Clemens’ awkward moment waiting for a ride
WASHINGTON – After six numbing hours of jury selection Wednesday in the first day of his perjury trial, during which Roger Clemens alternately waved, gnawed upon and rested a manila folder against his face, it seemed the only thing the former pitcher wanted to do was find his ride and get as far away from the courthouse as he could.
If only there was a ride.
So there Clemens stood in the scorching afternoon sun along with his wife, Debbie, and attorney Rusty Hardin, unable to race to a car. He was surrounded by a half circle of roughly 20 photographers and cameramen. Clemens swiveled his head. Hardin grinned though clenched teeth. The camera shutters whirred. A man in Clemens’ party frantically dialed his cell phone.
“Hey!” the man shouted. “Hey.”
Traffic on 3rd Street NW was stopped. People craned their necks out of cars trying to see what was going on.
“Hey, Clemens!” one man shouted, waving his hand.
Clemens did not wave back.
Instead, the bewildered party pushed up the street and toward the wall of photographers.
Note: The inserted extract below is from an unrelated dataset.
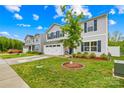 Well-maintained front yard with green grass, fresh mulch, and a young tree in a landscaped bed at 115 Crownpiece St, Troutman, NC 28166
Click, click. click, went the shutters. Clemens stopped. The photographers stopped. Where was that car?
Clemens started up 3rd again, the photographers inching backward along with him. Finally he spotted a black Tahoe with Maryland plates idling at the corner of 3rd and C Street NW. He moved toward it, his wife and Hardin following behind. The doors opened, Clemens and his wife ducked in the back. Hardin climbed through the front passenger door.
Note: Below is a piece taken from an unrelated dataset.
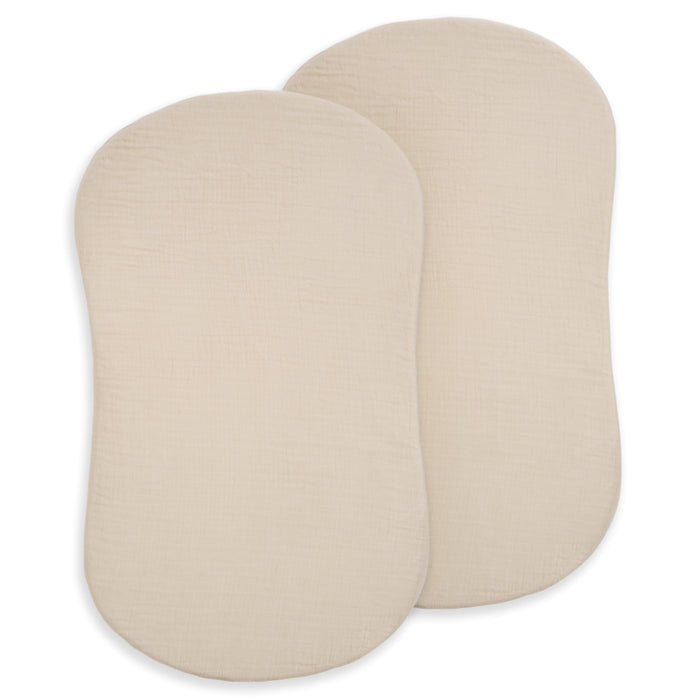 Two beige, oval-shaped BassiNest® Fitted Sheets by HALO overlap on a white background. Made from 100% organic cotton muslin, this 2-pack looks soft and breathable—ideal for a comfortable nursery.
“Where were ya!” Clemens said in his Texas drawl to the driver.
“Can’t get down this street,” the flustered driver said, pointing at the rush hour traffic clogging 3rd.
“Can’t get down this street,” Hardin repeated as the door shut and the Tahoe slowly inched around the corner and onto 3rd, which being D.C. at 5 p.m. had all the fluidity of maple syrup. There the Tahoe sat as photographers stood all around, snapping away. Finally, with more pictures than they could have expected, they stopped and began to walk away. One man, clutching a camera, stopped. He turned to the Tahoe, gazed at its slightly tinted windows and waved.
Nobody appeared to wave in return.
Instead, the Tahoe just sat and sat.